David Loji
Agencia Reforma

CIUDAD DE MÉXICO.- Antes era divertido y de manejo vivo, pero no necesariamente un imán de miradas. Eso cambió por completo porque las nuevas líneas del Mazda 3 tienen un ‘no sé qué’ que atrae la atención.
No es que fuera feo, pero este muchachito recibió las actualizaciones justas para resaltar en cualquier lugar. La versión hatchback llama la atención principalmente en la parte trasera que está enmarcada por el amplio poste final, donde las ventanas laterales tienen una terminación que desaparece de la vista con rapidez.
Además, luce más ancho y bajo, lo que transmite una sensación deportiva al combinarse con las llantas que sobresalen levemente de los costados. Me agrada, además, que Mazda aguantó la tentación de caer en el cliché de diseño de instalar rines negros a este auto, pues sus ruedas de 18 pulgadas tienen acabado grafito.
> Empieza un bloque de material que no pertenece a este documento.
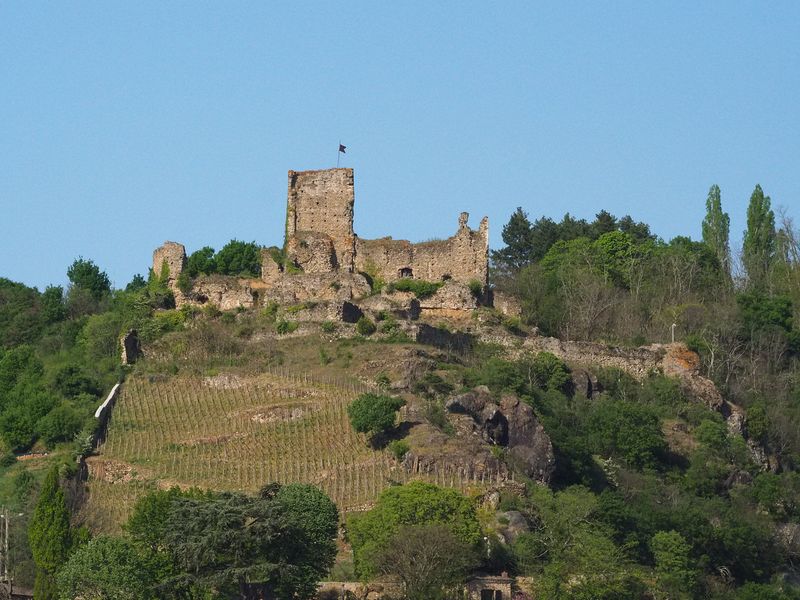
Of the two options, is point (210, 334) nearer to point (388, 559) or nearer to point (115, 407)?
point (115, 407)

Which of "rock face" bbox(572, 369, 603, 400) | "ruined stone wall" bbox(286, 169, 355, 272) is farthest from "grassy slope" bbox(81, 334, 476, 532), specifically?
"ruined stone wall" bbox(286, 169, 355, 272)

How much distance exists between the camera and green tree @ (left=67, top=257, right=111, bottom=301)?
8806 cm

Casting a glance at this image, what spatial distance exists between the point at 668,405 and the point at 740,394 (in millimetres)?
4145

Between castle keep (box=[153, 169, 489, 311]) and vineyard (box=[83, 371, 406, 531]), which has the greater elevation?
castle keep (box=[153, 169, 489, 311])

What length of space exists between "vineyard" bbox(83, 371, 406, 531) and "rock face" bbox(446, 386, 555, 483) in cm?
340

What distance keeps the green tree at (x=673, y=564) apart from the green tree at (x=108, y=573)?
46.1ft

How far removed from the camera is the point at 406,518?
5528cm

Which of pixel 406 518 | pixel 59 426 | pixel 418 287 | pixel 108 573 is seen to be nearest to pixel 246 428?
pixel 59 426

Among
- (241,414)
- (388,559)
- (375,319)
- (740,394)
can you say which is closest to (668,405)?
(740,394)

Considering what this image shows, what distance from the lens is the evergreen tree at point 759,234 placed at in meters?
91.6

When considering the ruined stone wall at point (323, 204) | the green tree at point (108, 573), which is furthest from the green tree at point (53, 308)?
the green tree at point (108, 573)

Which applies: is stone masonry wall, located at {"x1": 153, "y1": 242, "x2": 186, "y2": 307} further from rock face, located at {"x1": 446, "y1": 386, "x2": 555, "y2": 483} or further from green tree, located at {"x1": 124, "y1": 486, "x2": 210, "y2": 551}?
green tree, located at {"x1": 124, "y1": 486, "x2": 210, "y2": 551}

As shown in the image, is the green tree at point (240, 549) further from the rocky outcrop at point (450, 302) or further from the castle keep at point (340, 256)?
the rocky outcrop at point (450, 302)

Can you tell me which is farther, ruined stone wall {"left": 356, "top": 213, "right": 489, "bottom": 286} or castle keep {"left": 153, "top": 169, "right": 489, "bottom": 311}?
ruined stone wall {"left": 356, "top": 213, "right": 489, "bottom": 286}
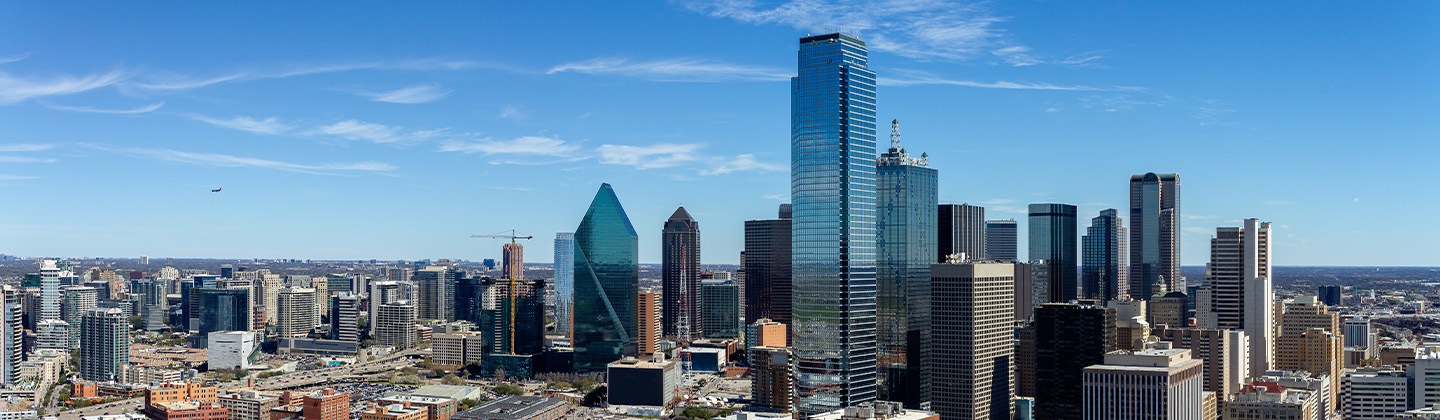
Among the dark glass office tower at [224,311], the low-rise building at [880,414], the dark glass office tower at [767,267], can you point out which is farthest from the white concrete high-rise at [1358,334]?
the dark glass office tower at [224,311]

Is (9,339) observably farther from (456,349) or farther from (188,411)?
(456,349)

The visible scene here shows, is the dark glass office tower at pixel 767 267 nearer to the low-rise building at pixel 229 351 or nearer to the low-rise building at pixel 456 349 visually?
the low-rise building at pixel 456 349

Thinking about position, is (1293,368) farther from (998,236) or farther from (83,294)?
(83,294)

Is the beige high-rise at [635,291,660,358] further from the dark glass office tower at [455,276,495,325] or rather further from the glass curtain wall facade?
the glass curtain wall facade

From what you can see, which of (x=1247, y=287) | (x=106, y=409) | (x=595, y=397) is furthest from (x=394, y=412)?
(x=1247, y=287)

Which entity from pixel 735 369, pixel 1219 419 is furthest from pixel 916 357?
pixel 735 369

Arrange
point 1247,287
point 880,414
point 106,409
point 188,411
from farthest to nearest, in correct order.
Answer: point 1247,287 → point 106,409 → point 188,411 → point 880,414
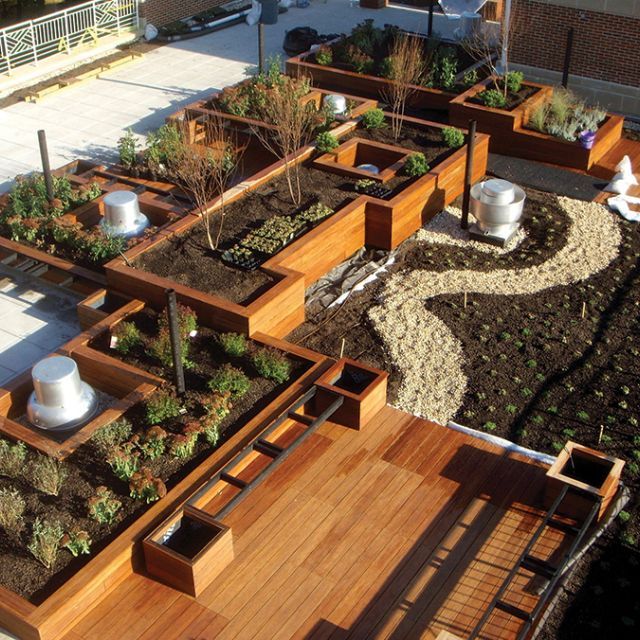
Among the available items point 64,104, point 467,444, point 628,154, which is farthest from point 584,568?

El refinamiento es aún más claro al pasar a la cabina y se nota en cualquier lugar al que voltees: en las parrillas de las bocinas Bose en las puertas delanteras o en la consola que sorprende por su acabado, pues a primera vista parece simplemente negro brillante tipo laca de piano, pero al verlo con más cuidado tiene textura tipo fibra de carbón.
No escatima en seguridad, pues incluye siete bolsas de aire, control de estabilidad, frenos ABS, monitoreo de los puntos ciegos de los espejos, alerta de tráfico transversal, monitoreo de presión de las llantas y cámara de reversa.
El manejo sigue siendo comunicativo y ágil. Pero a esta conducción vivaz agrega el elemento de refinamiento, pues sin perder la comunicación con el camino se siente una muy grata ausencia de fricción en sus movimientos.
En cierta manera transmite la sensación que percibe un patinador en el hielo: con movimientos rápidos y fluidos, pero siempre en control.
Este manejo es aún más sorprendente al descubrir que el eje trasero no es Multilink como en el modelo anterior, sino de barra de torsión. Antes de que te rasgues las vestiduras por esta decisión que podría sonarte a un retroceso, permíteme decirte que el primer sorprendido fui yo pues después de conducir el auto simplemente no me lo esperaba. Yo creía que la suspensión trasera seguía siendo Multilink como en el modelo previo.
Las suspensiones de barra de torsión son más simples que una Multilink y la debilidad más fuerte que he notado en algunas de ellas es su tendencia a rebotar con fuerza al pasar por topes y demás. Pero en el nuevo Mazda 3 esta tendencia no se nota, además de que el eje muestra autocorrección de vía si se toma una curva cerrada demasiado rápido.
Si puedes, pruébalo en curvas, donde el manejo es tenaz, con un buen agarre y retroalimentación.
Su motor gusta de las altas revoluciones, pero en conducción en ciudad tiene una respuesta robusta. No responde con la misma vivacidad de un turbo a bajas revoluciones, pero aun así permite colarse entre el tráfico.